Renovations of Whittaker Library at the Royal Conservatoire of Scotland in 2000 involved dismantling a “robust but not particularly beautiful cupboard” and storing its contents—mostly old sheet music—for later inspection.
Entirely by chance, the librarian and scholar Karen McAulay discovered therein three manuscript collections of traditional Scottish flute tunes notated by one James Simpson. Her subsequent research enabled her to establish some details of Simpson’s identity, including his residences, occupation, and birth and death dates (1806–73).
This according to McAulay’s “From Dalfield Walk, Dundee, to Renfrew Street, Glasgow: The James Simpson manuscripts” (Brio XL/1 [spring-summer 2003] pp. 27–37). Above, Simpson’s notation of the Strathspey Maggie Lauder with variations.

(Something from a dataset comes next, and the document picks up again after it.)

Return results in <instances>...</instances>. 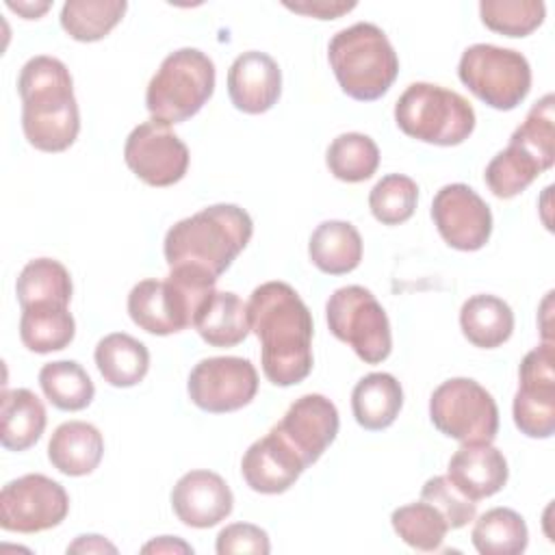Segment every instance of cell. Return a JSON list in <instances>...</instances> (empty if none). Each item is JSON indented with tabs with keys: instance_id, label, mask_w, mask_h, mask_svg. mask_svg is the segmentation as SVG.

The manuscript Original Highland airs collected at Raasay in 1812 by Elizabeth Jane Ross, which is preserved in the archives of the School of Celtic and Scottish Studies at the University of Edinburgh, is now available for downloading at no cost, both in facsimile and in an extensively annotated typeset edition prepared by Peter Cooke, Morag MacLeod, and Colm Ó Baoill.
The earliest known staff-notated manuscript collection of Scottish Gaelic music, it contains 92 songs, 51 dance tunes, and 6 pibrochs; it probably represents well the musical repertory of Raasay, one of the islands of the Inner Hebrides. A major task for the editors involved locating, documenting, translating, and underlaying song texts which might have been known to Ross; she provided titles or first lines of verses or refrains for her airs, but not the texts themselves.
The Raasay residents James Macleod and his wife Flora were excellent musicians, and their niece Elizabeth Ross, who lived with them, was clearly a competent transcriber. Raasay was also the home of the great piper John MacKay, from whom Ross learned to play several pibrochs.